本文抜粋:
説明

粒子を有する排気ガスを処理するための装置および方法

本発明は、粒子(2)を有する排気ガスを処理するための方法および装置(1)に関し、その装置(1)は、少なくとも1つの粒子凝集システム(3)と、粒子分離器(4)とを備え、粒子凝集システム(3)は、電場(6)を発生させるための少なくとも1つの機器(5)と、排気ガスが流れることができ、粒子分離器(4)の上流の排気ガスの流れ方向(8)に配置される粒子中間物保存装置(7)とを備える。粒子(2)は、粒子中間物保存装置(7)において重なって保存されることにより、凝集粒子(15)が形成され、短時間の後、その粒子(2)は粒子中間物保存装置(7)から再び除去され、変換のために粒子分離器(4)に供給される。

【発明の詳細な説明】
【技術分野】
【0001】
本発明は、粒子凝集装置および粒子分離器を有する、粒子を有する排気ガスを処理するための装置および方法に関する。本発明は特に、例えばディーゼルエンジンなどの自動車の内燃エンジンのための排気ガス処理の分野において使用され得る。

設問:
1. 本文の「本発明は、粒子(2)を有する」から「の分野において使用され得る。」までの箇所を、「ディーゼルエンジン」を「ガソリンエンジン」に置き換えて書き換えてください。
2. 本文によると、粒子凝集システムは、電場を発生させるための機器のほかに何を備えていますか。
3. 本文に基づき、粒子中間物保存装置において凝集粒子が形成される仕組みを説明してください。
次の一覧は、本文とは異なる出典から取得したものです。

データ:
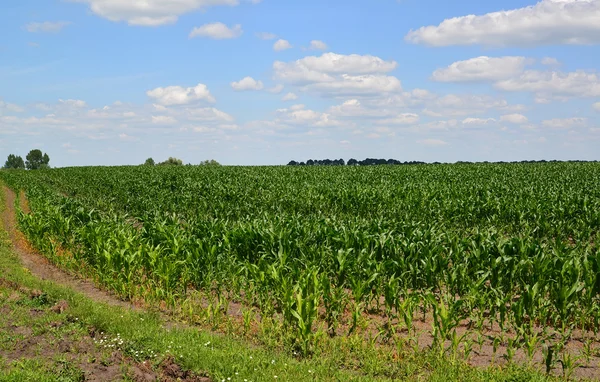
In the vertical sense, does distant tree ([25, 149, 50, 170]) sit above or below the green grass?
above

解答例:
1.
本発明は、粒子(2)を有する排気ガスを処理するための方法および装置(1)に関し、その装置(1)は、少なくとも1つの粒子凝集システム(3)と、粒子分離器(4)とを備え、粒子凝集システム(3)は、電場(6)を発生させるための少なくとも1つの機器(5)と、排気ガスが流れることができ、粒子分離器(4)の上流の排気ガスの流れ方向(8)に配置される粒子中間物保存装置(7)とを備える。粒子(2)は、粒子中間物保存装置(7)において重なって保存されることにより、凝集粒子(15)が形成され、短時間の後、その粒子(2)は粒子中間物保存装置(7)から再び除去され、変換のために粒子分離器(4)に供給される。

【発明の詳細な説明】
【技術分野】
【0001】
本発明は、粒子凝集装置および粒子分離器を有する、粒子を有する排気ガスを処理するための装置および方法に関する。本発明は特に、例えばガソリンエンジンなどの自動車の内燃エンジンのための排気ガス処理の分野において使用され得る。

2. 排気ガスが流れることができ、粒子分離器の上流に配置される粒子中間物保存装置です。

3. 粒子が粒子中間物保存装置において重なって保存されることにより、凝集粒子が形成されます。その後、粒子は短時間で粒子中間物保存装置から再び除去され、変換のために粒子分離器に供給されます。